The fluid 'stack' can be thought of as a (mostly) connected body of fluid — dominantly brine and hydrocarbons. The rock 'stack' is a similarly interconnected body. The fluid stack defines a typical soft lower limit of pore pressures; the rock stack defines the hard upper bound.
In practice, we don't experience lithostatic pressure in the pores because at some level of stress below lithostatic pressure, we find the fracture pressure. If the pore pressure reaches this level, the rock breaks and pressure equilibrates. This is the mechanism behind induced hydraulic fracturing, or fracking.
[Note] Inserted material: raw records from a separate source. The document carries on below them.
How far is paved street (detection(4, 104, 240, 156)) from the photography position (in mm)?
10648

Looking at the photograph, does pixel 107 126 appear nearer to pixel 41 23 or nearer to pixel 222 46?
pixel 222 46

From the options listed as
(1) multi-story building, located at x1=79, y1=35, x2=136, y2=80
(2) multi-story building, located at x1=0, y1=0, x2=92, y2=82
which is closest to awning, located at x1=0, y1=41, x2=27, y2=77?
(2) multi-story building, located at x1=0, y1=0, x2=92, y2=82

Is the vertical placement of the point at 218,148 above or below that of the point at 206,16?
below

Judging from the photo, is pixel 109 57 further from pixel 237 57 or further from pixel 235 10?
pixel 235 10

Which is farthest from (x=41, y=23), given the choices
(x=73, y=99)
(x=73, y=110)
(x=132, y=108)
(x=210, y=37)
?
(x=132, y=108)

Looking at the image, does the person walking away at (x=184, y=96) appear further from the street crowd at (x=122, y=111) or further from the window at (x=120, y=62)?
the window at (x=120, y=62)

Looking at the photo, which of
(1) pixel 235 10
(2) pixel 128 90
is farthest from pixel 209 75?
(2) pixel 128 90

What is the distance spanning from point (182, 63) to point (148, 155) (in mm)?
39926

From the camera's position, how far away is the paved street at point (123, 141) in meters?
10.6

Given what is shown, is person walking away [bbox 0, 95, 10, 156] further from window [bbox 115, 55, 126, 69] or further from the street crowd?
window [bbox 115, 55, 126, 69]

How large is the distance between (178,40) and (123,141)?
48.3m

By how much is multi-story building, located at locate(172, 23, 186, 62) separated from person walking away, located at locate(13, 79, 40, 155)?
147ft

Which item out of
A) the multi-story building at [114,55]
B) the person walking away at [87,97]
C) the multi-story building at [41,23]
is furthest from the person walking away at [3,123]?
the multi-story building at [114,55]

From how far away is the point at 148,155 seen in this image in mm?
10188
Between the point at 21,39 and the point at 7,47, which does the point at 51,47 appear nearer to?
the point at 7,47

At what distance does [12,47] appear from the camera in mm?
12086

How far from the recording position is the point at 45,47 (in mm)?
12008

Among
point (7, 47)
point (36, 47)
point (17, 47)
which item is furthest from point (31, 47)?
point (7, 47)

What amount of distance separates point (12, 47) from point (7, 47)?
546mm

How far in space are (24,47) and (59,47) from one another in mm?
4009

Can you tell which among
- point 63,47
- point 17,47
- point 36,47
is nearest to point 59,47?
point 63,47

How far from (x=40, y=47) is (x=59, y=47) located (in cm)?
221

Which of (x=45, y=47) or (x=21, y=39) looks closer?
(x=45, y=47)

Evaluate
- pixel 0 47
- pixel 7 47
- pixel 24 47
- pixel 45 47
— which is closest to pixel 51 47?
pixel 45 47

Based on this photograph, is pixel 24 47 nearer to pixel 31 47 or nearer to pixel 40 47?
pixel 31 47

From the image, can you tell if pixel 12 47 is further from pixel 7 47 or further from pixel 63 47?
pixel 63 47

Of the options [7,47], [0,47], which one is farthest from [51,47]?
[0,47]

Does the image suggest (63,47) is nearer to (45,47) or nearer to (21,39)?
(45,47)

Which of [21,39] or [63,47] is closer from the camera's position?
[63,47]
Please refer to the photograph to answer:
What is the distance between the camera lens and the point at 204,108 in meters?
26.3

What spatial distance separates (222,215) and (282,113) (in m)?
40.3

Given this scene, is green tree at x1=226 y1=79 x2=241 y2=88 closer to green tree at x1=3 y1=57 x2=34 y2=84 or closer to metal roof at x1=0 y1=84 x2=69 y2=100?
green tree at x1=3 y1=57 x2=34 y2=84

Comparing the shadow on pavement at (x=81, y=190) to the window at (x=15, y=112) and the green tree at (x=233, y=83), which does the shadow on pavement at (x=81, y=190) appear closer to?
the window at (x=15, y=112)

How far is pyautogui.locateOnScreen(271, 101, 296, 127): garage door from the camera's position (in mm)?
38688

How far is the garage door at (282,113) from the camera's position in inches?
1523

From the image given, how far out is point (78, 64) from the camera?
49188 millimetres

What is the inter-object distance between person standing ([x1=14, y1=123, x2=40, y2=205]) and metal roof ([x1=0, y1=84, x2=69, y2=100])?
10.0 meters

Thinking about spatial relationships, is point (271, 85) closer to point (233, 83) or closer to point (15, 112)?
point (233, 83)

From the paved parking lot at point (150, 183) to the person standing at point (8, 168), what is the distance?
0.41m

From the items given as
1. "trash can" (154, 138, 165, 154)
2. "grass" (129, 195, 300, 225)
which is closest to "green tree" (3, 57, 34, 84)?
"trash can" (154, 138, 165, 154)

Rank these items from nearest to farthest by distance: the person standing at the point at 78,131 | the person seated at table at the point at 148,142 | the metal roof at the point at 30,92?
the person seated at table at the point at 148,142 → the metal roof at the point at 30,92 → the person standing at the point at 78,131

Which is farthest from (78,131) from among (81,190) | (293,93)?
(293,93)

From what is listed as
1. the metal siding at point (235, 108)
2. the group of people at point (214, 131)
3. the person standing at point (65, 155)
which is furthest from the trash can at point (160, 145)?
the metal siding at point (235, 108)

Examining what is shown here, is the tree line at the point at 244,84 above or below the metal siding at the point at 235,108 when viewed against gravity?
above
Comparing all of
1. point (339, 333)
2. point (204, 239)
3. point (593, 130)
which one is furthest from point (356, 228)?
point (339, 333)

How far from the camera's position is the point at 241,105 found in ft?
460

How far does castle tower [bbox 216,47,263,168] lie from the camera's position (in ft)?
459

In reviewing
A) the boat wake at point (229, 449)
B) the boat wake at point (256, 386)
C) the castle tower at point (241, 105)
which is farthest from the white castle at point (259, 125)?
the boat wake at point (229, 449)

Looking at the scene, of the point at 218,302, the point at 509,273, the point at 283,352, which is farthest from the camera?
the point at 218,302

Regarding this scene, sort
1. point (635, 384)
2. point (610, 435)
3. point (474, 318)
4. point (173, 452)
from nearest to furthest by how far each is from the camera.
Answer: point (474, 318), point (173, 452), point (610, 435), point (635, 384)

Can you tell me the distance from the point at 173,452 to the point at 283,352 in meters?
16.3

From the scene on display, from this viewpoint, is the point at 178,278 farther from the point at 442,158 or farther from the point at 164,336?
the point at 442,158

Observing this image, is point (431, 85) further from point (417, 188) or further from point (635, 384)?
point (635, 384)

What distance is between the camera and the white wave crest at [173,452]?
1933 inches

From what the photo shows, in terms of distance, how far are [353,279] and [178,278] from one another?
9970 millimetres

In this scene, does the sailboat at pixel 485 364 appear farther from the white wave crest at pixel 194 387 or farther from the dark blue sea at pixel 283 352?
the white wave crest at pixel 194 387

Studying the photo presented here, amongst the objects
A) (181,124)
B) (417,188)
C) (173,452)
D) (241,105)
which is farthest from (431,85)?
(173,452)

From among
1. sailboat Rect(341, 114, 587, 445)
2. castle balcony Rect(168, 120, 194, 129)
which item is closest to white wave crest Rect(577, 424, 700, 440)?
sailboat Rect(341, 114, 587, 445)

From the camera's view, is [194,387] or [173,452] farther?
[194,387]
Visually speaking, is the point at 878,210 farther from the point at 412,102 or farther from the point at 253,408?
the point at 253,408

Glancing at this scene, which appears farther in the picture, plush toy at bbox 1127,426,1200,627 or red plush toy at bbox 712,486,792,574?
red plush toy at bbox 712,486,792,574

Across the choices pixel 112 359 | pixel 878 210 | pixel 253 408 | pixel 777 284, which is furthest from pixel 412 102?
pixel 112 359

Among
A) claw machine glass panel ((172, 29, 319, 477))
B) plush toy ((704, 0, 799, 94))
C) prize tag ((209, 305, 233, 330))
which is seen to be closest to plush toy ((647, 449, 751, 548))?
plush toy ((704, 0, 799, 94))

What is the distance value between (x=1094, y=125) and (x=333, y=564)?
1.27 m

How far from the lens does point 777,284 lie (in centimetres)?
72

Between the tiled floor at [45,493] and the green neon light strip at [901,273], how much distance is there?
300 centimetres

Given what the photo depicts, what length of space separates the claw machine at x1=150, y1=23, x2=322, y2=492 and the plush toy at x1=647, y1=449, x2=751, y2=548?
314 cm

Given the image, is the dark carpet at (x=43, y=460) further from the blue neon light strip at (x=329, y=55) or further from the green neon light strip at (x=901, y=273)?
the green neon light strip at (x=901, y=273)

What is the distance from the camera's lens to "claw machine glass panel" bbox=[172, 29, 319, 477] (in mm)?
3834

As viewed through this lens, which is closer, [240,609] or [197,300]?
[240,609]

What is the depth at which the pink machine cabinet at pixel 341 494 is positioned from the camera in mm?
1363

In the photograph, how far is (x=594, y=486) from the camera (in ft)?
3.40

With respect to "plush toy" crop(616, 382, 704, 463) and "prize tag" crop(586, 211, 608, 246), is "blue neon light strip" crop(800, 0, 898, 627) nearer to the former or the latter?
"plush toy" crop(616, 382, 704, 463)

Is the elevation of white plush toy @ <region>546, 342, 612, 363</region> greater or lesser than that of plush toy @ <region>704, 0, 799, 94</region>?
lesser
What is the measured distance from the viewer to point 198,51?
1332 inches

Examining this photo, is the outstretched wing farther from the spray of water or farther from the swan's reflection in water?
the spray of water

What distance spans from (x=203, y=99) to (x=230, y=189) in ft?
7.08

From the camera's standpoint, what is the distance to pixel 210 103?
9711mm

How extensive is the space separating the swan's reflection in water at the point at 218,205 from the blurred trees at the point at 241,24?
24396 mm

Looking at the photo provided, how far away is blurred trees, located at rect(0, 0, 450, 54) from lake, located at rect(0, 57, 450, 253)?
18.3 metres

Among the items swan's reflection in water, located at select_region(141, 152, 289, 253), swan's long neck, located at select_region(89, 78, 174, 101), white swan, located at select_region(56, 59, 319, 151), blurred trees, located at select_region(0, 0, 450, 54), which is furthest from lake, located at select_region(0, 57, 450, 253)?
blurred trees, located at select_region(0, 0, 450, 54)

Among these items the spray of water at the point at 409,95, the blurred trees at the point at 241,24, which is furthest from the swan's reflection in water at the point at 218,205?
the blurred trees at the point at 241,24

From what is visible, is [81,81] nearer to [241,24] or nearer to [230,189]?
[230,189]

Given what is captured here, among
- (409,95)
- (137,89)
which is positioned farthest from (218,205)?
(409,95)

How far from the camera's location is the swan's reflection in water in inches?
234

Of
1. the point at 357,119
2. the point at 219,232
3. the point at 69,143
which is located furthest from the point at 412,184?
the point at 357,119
But pore pressure does not have to be hydrostatic. 'Geopressure' or 'overpressure' or underpressure can occur if a stratigraphic layer is unusually tight, for example salt, and a porous formation experiences rapid uplift or burial. We might also depart from hydrostatic pressure as the density of the pore fluid changes, with salinity or gas saturation for example.
This cartoon shows pressure measurements (green) in a gas well. The other trends can be computed from models or data (for example the bulk density log). The shallow part of the well is hydrostatic; the deeper section shows overpressure. Natural gas is low density, so the gas zone shows a different trend. Clearly there will be a potentially dangerous pressure kick as the drill penetrates the top of the reservoir. If the gas trend were to hit fracture pressure, the trap would leak and the hydrocarbons would escape — a common natural phenomenon.